Exercise goal: Drop the pictures and extract exactly the lines from the one that contains "What distance from the camera is the" through the end of the material.

Recorded information:
- - - -

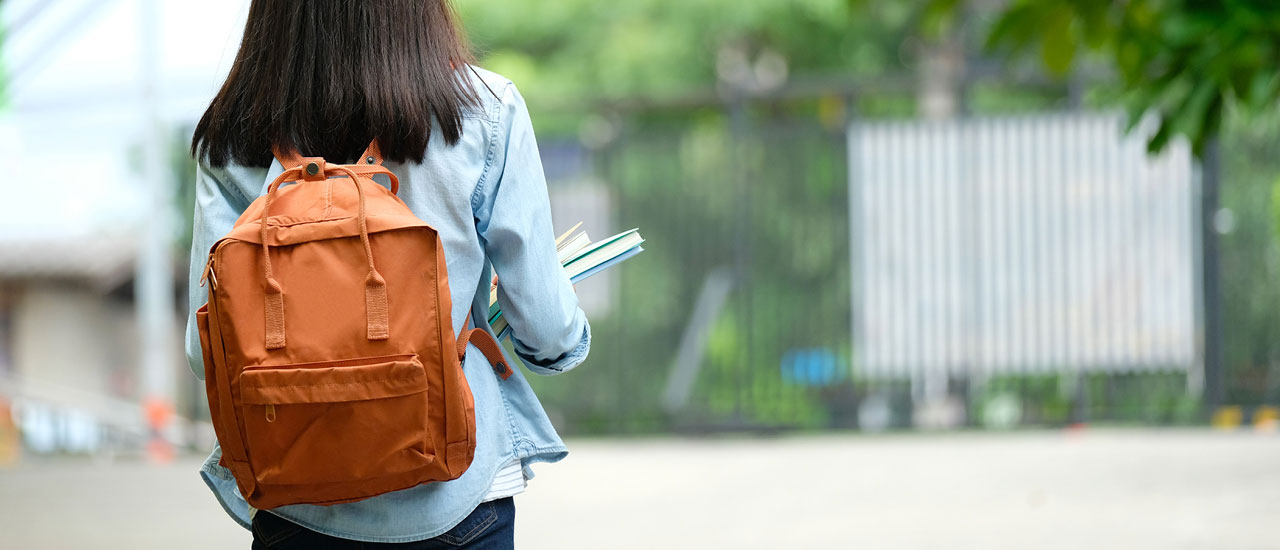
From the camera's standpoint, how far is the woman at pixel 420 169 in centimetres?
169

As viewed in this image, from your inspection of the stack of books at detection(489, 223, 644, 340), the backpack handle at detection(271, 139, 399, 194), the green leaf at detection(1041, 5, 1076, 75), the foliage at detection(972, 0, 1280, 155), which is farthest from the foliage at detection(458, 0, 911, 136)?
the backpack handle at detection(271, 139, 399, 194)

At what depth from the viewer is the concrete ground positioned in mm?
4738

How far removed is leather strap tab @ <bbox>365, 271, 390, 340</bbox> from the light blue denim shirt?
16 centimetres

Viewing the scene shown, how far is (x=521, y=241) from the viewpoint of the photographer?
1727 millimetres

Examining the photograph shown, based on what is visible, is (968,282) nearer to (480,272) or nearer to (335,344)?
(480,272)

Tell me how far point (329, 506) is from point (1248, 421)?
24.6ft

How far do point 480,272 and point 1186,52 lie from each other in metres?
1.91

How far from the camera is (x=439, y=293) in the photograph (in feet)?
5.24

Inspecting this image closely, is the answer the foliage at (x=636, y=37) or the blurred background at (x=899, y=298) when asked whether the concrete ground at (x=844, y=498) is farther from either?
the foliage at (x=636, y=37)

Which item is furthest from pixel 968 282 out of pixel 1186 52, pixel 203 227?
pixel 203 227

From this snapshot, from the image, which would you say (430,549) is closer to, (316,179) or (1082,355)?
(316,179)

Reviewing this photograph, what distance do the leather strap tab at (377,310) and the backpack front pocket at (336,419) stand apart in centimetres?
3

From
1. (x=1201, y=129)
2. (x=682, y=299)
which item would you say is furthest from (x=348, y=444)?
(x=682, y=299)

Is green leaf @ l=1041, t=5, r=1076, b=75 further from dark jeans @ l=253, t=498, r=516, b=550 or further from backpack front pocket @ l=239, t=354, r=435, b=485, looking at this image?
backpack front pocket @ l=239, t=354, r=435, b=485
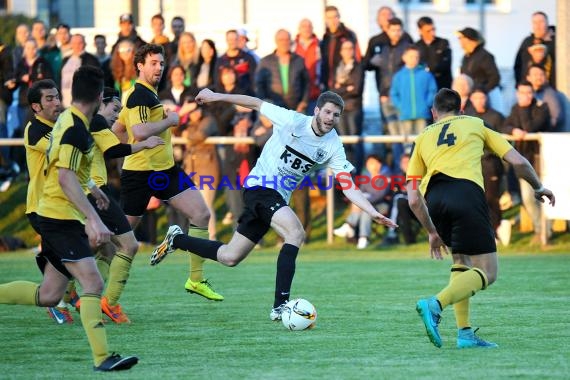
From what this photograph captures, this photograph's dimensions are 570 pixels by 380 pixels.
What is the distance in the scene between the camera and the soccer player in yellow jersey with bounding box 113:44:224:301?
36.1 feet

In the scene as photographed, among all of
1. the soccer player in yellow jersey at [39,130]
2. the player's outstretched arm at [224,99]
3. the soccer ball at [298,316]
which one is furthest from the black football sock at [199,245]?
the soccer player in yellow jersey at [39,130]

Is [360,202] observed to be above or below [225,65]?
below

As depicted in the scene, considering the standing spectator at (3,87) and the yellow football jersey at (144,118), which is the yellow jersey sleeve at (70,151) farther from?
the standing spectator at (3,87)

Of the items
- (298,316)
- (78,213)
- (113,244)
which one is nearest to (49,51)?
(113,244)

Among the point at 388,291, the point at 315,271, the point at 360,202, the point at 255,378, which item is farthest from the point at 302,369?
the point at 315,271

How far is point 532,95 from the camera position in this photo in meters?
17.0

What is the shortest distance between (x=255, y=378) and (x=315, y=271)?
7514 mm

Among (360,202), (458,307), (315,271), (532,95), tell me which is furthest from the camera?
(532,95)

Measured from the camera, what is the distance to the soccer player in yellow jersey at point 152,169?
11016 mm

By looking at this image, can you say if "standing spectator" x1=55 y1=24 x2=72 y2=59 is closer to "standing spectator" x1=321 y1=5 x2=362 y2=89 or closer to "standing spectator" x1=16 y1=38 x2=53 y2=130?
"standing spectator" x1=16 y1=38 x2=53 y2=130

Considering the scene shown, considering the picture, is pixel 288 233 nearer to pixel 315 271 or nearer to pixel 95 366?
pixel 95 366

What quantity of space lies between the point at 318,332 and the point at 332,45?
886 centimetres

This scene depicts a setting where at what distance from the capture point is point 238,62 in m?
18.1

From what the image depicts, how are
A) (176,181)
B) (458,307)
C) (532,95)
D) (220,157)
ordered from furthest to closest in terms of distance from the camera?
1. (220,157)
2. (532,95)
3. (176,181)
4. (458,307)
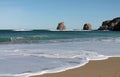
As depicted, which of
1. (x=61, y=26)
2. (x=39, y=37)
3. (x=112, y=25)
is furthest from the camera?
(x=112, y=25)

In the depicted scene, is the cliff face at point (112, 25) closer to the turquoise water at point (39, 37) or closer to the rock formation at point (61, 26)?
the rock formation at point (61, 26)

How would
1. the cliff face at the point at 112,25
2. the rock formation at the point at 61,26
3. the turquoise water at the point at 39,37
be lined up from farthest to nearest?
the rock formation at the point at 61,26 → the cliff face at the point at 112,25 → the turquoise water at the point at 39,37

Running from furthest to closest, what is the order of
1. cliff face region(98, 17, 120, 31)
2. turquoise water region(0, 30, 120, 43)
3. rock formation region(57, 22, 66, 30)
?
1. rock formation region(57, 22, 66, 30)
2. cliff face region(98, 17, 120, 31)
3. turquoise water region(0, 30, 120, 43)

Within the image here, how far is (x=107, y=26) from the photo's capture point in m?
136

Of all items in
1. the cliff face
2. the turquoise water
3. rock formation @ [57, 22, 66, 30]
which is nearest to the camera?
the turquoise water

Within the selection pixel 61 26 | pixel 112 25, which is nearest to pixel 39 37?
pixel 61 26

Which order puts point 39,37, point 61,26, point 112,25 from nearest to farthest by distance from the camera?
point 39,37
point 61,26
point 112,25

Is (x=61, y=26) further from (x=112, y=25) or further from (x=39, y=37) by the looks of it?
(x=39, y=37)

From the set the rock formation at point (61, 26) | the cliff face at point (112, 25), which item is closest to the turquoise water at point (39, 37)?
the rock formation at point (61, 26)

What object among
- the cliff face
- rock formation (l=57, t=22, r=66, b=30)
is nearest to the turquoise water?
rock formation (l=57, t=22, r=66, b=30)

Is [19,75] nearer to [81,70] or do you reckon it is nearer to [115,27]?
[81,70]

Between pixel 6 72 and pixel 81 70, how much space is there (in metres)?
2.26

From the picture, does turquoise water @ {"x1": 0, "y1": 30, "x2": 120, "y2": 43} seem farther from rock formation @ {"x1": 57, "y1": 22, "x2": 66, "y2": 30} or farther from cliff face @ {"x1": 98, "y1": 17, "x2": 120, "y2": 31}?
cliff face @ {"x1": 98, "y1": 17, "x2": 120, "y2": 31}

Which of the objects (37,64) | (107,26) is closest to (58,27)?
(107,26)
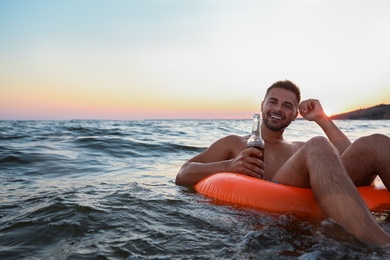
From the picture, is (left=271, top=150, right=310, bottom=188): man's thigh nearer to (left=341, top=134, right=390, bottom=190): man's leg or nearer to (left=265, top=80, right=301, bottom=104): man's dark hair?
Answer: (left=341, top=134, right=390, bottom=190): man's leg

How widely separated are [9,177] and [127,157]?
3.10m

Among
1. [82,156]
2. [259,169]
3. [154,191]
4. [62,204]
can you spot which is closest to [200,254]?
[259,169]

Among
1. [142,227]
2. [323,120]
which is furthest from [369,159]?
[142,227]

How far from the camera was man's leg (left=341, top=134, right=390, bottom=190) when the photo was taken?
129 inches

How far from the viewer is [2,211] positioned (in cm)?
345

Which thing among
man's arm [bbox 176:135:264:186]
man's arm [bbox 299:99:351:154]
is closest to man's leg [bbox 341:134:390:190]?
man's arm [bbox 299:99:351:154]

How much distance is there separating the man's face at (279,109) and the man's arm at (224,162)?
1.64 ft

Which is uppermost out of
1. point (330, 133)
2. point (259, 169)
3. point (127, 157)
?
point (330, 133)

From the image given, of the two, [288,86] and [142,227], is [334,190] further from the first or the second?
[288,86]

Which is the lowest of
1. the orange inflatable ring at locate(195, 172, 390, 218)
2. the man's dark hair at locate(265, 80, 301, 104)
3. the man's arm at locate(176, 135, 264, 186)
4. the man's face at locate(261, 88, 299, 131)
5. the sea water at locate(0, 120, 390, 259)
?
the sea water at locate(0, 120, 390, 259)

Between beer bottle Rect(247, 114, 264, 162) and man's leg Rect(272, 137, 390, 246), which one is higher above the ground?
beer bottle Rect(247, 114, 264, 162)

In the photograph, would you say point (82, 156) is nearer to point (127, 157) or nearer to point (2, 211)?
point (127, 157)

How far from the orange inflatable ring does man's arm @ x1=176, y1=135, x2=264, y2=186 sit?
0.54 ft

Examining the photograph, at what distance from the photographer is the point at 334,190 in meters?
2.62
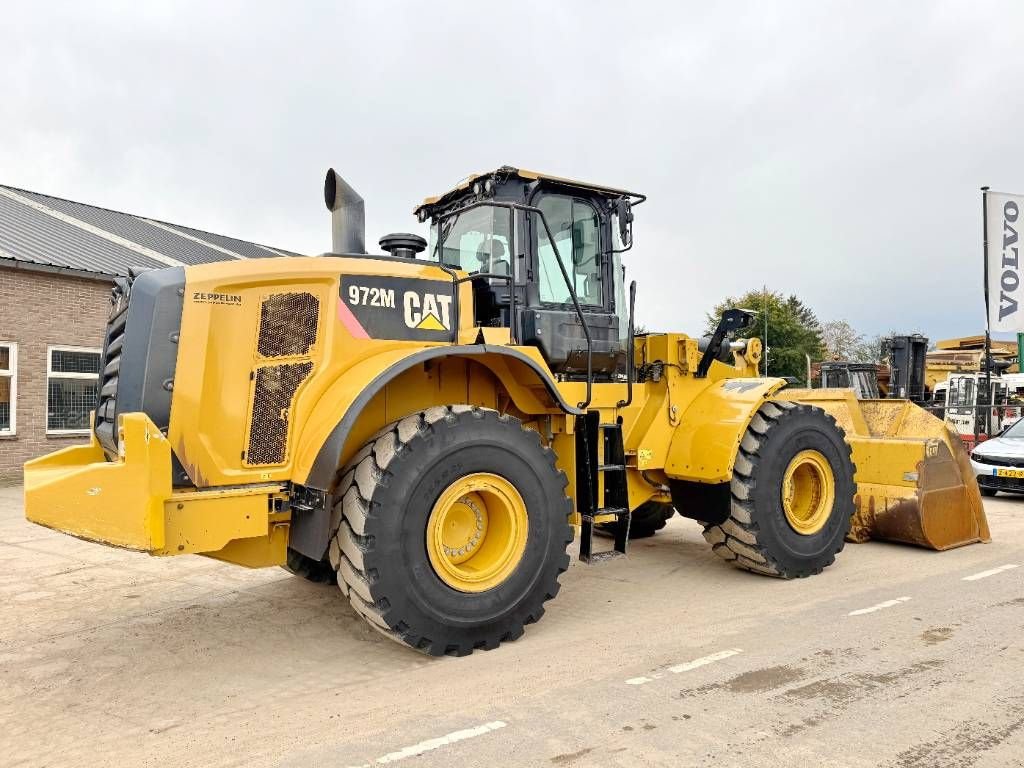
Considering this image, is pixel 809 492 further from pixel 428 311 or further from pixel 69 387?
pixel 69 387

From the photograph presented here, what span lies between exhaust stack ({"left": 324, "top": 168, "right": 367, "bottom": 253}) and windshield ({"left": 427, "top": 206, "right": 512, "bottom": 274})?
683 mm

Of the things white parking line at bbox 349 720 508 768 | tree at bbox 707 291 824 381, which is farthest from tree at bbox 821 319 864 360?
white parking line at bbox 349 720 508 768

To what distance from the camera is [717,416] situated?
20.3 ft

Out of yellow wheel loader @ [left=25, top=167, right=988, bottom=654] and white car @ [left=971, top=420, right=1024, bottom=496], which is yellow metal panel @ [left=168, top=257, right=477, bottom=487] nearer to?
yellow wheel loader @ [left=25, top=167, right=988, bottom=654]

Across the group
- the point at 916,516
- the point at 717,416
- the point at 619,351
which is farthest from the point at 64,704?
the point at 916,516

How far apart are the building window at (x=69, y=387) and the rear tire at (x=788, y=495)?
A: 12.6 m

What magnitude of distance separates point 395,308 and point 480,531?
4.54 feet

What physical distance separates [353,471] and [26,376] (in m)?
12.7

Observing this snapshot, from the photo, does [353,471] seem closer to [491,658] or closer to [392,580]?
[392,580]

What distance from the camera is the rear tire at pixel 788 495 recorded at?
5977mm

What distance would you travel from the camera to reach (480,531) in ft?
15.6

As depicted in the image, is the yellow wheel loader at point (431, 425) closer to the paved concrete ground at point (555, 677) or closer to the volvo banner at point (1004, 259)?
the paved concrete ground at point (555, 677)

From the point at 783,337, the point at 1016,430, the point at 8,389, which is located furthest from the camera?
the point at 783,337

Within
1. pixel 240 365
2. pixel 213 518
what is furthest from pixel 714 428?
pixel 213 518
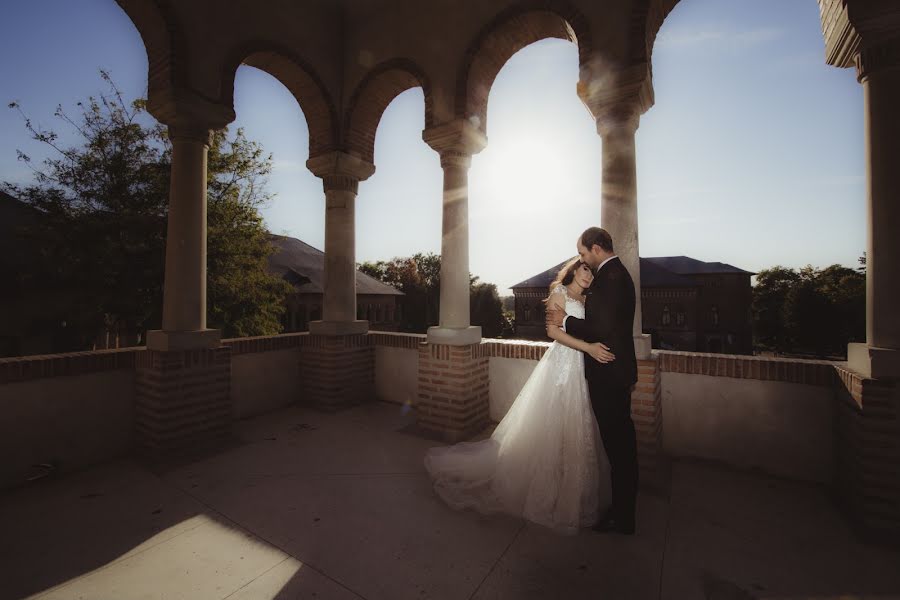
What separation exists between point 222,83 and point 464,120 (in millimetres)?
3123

- - - -

Result of the task:
What distance from the camera is the rear tire at pixel 788 495 recorded at?
5977mm

What distance would you travel from the camera to reach (480,531) in ft?
15.6

As depicted in the image, is the yellow wheel loader at point (431, 425) closer to the paved concrete ground at point (555, 677) or closer to the volvo banner at point (1004, 259)?
the paved concrete ground at point (555, 677)

From the point at 783,337, the point at 1016,430, the point at 8,389, which is located furthest from the camera?
the point at 783,337

Within
1. pixel 240 365
2. pixel 213 518
what is furthest from pixel 714 428?
pixel 213 518
What separation exists between point 222,83 and point 464,120 (in millimetres)?
3123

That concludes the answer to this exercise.